Imola carried out a task of support and encouragement that included the fact of providing the materials for the production of this tireless work. She also noticed the type of bond that the author had with the different people inside the hospital. With a lovely attitude of detective thoroughness, Fabiana started to discover details of the artist’s life; of how he initially helped with hospital tasks, looking for packages or taking care of cars, for example. Meanwhile, he gave his drawings to different people and someone, fortunately more careful, put them together. Unfortunately, a good number of previous drawings, now lost, had been delivered by him to a psychologist, and also, in the middle of a move, dozens of drawings made on medicine boxes were thrown away. Fabiana Imola gradually develops a bewildered relationship with this unique character and warns that she must support him in that irrepressible drive practice of drawing. In this exercise there is something transcendent and even of a performative nature, qualities that far exceed the typical classification of the so-called “Art Brut” or “Alienated Art”.

It is time to interact with the workshop and the other members. Fabiana shows him how other patients participate by painting. He agrees to go mainly to look for materials, but also to talk about the work. The approach to this common work environment and the consequent talks induced him to introduce changes in the dimensions of the work and in the choice of the typical pens with which he drew. Starting from those with basic palettes (black, blue and red) he moves on to more modern options with more varied colors such as magentas, greens and fluo colors.

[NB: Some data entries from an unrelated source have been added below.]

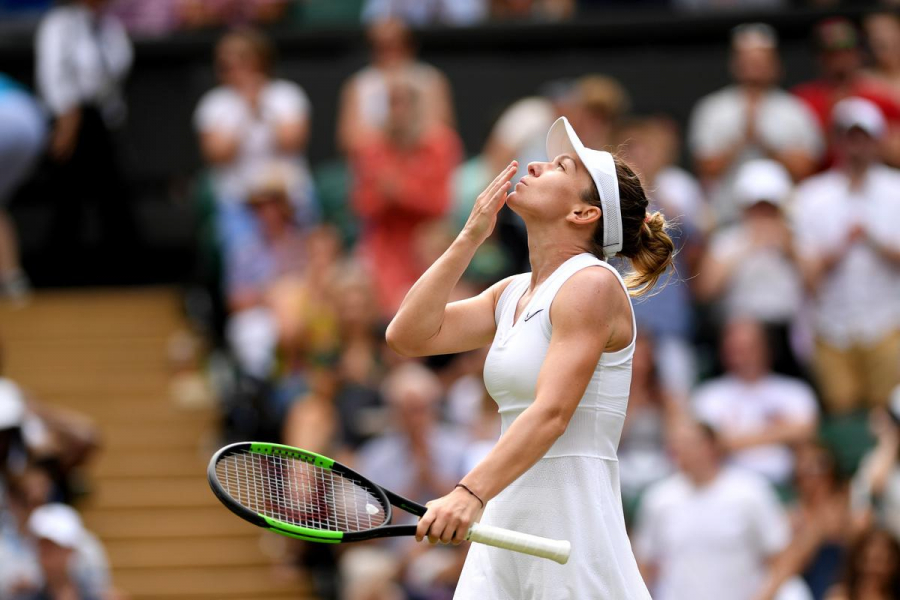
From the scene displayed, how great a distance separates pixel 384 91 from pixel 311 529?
19.7 ft

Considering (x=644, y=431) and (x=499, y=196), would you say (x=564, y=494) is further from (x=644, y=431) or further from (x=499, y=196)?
(x=644, y=431)

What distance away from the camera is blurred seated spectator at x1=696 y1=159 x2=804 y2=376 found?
834 centimetres

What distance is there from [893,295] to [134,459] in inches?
174

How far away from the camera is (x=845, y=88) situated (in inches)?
369

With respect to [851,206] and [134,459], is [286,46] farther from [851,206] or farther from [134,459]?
[851,206]

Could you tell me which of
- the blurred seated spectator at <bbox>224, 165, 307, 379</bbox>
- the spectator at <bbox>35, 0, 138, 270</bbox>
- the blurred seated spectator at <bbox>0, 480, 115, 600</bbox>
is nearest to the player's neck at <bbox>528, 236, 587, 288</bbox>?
the blurred seated spectator at <bbox>0, 480, 115, 600</bbox>

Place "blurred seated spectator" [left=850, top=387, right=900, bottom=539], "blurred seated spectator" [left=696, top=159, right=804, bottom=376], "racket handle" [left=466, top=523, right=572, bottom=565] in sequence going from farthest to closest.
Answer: "blurred seated spectator" [left=696, top=159, right=804, bottom=376] → "blurred seated spectator" [left=850, top=387, right=900, bottom=539] → "racket handle" [left=466, top=523, right=572, bottom=565]

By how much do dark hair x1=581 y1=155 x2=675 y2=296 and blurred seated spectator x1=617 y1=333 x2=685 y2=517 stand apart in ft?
11.7

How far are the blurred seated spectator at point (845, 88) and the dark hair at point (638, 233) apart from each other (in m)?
5.35

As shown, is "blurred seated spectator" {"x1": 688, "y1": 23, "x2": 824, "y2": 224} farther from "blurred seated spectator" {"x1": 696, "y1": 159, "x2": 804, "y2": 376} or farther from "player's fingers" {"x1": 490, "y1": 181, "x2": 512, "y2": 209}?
"player's fingers" {"x1": 490, "y1": 181, "x2": 512, "y2": 209}

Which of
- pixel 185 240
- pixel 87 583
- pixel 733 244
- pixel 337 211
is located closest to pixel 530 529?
pixel 87 583

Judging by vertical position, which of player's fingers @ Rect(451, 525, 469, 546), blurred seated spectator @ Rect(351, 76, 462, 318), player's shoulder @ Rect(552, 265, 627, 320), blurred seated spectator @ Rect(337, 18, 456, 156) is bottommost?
blurred seated spectator @ Rect(351, 76, 462, 318)

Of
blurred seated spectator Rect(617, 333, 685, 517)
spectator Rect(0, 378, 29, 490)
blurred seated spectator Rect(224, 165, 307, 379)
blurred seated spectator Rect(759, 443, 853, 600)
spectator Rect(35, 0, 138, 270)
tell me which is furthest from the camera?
spectator Rect(35, 0, 138, 270)

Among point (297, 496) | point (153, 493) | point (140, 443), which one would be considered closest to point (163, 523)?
point (153, 493)
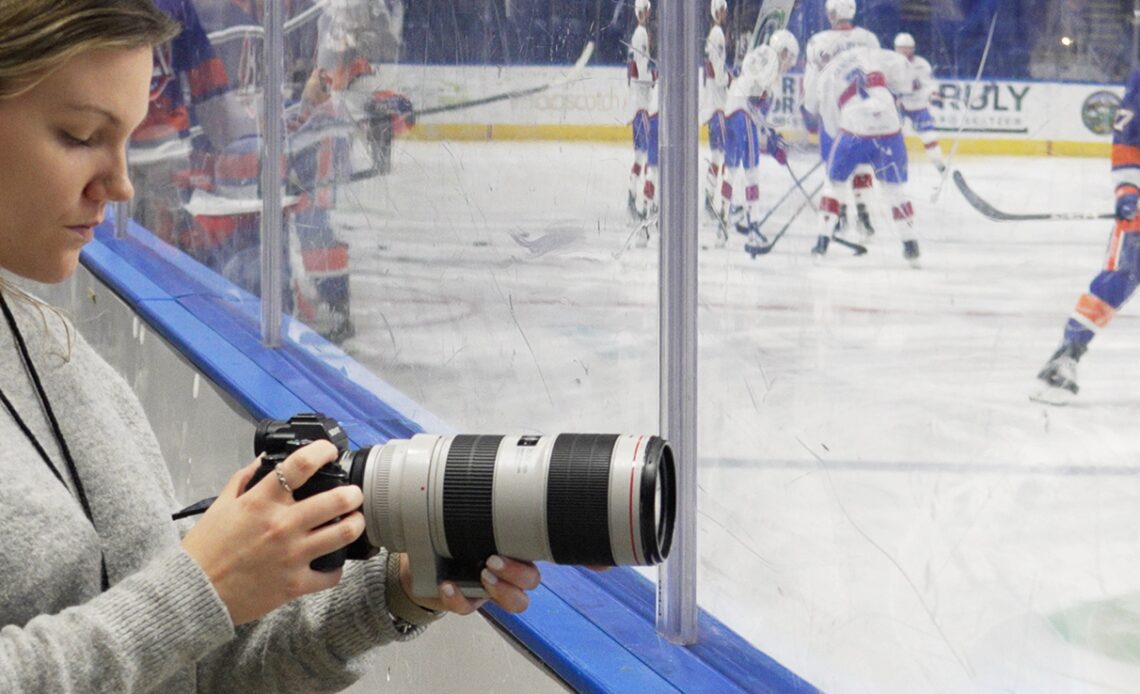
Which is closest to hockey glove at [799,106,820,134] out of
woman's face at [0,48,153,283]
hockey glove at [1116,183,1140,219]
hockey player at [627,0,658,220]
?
hockey player at [627,0,658,220]

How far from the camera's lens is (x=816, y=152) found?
1224 millimetres

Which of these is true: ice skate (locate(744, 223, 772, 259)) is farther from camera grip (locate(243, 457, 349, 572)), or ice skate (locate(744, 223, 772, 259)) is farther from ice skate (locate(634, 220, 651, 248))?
camera grip (locate(243, 457, 349, 572))

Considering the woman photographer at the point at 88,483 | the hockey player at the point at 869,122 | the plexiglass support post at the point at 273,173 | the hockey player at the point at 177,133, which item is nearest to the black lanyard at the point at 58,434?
the woman photographer at the point at 88,483

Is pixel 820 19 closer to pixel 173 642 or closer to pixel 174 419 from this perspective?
pixel 173 642

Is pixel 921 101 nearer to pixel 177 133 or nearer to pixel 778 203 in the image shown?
pixel 778 203

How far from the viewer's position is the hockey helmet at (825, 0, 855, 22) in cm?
116

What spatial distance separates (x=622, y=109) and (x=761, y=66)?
26 centimetres

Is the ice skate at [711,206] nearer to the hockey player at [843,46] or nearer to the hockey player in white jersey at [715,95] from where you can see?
the hockey player in white jersey at [715,95]

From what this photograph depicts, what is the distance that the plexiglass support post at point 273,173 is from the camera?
277cm

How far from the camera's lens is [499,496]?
0.92 metres

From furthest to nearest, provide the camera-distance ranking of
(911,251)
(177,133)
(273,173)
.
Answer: (177,133), (273,173), (911,251)

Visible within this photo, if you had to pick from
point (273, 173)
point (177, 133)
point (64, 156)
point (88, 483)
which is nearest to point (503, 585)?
point (88, 483)

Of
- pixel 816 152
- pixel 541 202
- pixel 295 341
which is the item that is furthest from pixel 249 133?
pixel 816 152

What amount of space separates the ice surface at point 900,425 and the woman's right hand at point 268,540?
491mm
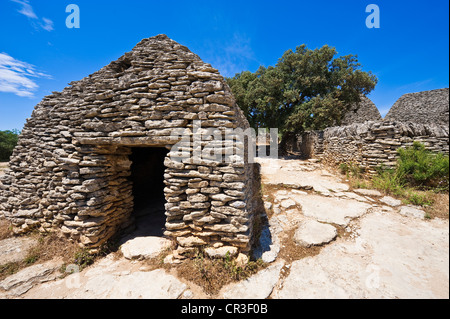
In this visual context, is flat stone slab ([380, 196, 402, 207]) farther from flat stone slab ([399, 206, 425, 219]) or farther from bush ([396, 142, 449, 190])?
bush ([396, 142, 449, 190])

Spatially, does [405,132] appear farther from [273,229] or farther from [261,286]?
[261,286]

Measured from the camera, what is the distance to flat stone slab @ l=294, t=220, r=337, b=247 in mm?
3240

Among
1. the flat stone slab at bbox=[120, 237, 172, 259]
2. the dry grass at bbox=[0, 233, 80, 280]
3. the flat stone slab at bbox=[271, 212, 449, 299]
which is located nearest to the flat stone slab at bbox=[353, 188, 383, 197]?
the flat stone slab at bbox=[271, 212, 449, 299]

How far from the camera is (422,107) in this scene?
15547 millimetres

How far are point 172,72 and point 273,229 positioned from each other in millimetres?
4127

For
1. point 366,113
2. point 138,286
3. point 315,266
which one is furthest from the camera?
point 366,113

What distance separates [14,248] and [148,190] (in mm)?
4003

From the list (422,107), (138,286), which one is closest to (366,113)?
(422,107)

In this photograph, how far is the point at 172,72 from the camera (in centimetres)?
298

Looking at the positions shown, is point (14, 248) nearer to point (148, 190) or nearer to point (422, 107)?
point (148, 190)
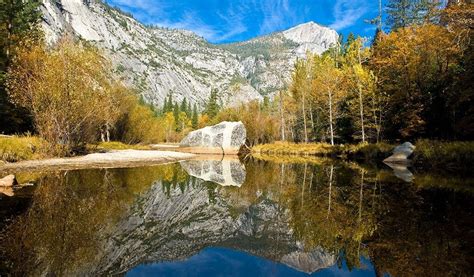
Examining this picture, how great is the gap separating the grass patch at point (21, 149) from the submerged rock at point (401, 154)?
25348mm

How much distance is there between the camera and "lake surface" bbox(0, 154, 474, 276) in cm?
477

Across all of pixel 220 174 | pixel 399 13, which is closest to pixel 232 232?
pixel 220 174

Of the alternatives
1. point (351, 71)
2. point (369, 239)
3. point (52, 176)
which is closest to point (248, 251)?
point (369, 239)

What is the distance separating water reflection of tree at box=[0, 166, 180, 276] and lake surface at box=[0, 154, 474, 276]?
2 centimetres

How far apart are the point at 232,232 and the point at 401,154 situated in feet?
73.7

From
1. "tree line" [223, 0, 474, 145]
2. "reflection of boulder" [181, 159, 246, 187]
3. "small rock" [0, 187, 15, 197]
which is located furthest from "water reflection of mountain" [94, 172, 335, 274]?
"tree line" [223, 0, 474, 145]

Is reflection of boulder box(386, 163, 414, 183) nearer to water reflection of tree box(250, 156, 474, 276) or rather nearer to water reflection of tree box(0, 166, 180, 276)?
water reflection of tree box(250, 156, 474, 276)

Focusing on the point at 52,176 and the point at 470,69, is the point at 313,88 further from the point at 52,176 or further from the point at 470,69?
the point at 52,176

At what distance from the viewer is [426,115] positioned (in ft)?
91.0

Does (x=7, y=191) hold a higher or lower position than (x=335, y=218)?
higher

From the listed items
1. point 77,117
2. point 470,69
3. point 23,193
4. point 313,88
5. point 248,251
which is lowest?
point 248,251

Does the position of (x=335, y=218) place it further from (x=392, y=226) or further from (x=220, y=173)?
(x=220, y=173)

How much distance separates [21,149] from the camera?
57.0 ft

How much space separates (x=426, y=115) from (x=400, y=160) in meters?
6.06
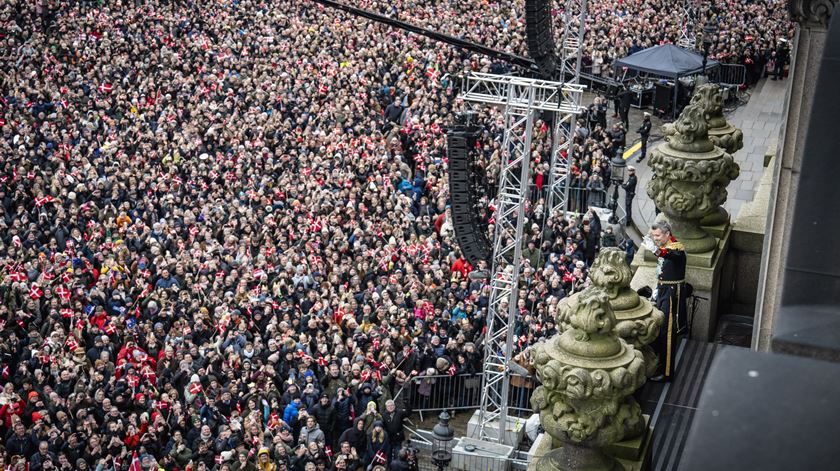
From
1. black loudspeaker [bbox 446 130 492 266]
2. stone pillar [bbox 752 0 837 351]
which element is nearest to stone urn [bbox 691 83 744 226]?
stone pillar [bbox 752 0 837 351]

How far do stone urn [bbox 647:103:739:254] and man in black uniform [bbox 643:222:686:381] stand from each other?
21.0 inches

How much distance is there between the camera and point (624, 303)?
A: 27.6 ft

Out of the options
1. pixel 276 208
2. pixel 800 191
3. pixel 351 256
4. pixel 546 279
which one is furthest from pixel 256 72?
pixel 800 191

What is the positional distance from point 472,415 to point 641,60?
18.6 m

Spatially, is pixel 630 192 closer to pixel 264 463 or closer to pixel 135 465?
pixel 264 463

Together with the task of rescue and shelter that Fabiana undertook as she got to know this abundant production, she developed a kind of clinical practice, of accompaniment, which immediately leads to a broader validation process than what it was till that moment: a wonderful and at the same time unknown discovery. Imola today underlines how amazing was to see how all that work began to stand out, to become known, generating enormous repercussions and great interest in an entire community of artists.

This is how in 2003 a first exhibition takes place, positioning him not only as an artist but as a subject. This necessarily matches with the laborious procedures to manage his ID card, documentation of which he completely lacked. Our artist now has a first and last name: Aníbal Brizuela. Anonymous had entered the hospital and anonymous had remained for fifty years. Then begins a period of phenomenal expansion and development that coincides with the interest of the filmmaker and documentary filmmaker Rubén Plataneo, who in 2011 premieres the film Tanke Papi. This film tells the story of Brizuela and the journey and inscription of his work on the stage of contemporary Argentine art. On the occasion of this first exhibition, Brizuela leaves the hospital for the first time and remains standing next to his drawings during the hole opening. From there, it can be said that the work will support him.

The exhibition Inside, the forms. They moves alone, presented by Del Infinito gallery, re-enacts in the brightest and most proactive way the versatile relationship between Aníbal Brizuela and Fabiana Imola. The dynamic binding counterpoint of the conceptual and formal resonances between the work of both is also the mirror of a spiritual bond sustained over a long and fruitful period of time. Of course, and since this is a love story, with her proverbial generosity, Imola gives Brizuela center stage. There is then the theater of fantastic appearances, graphic constellations and ideogrammatic elocutions that constitute the disturbing and hypnotic physiognomy of this overwhelming artist. In an intimate, secret and at the same time beautifully sonorous dialogue, the metallic corporeities of Fabiana Imola coexist with the universe of Aníbal Brizuela, which, in their changing morphology, are at the same time sign, object and character.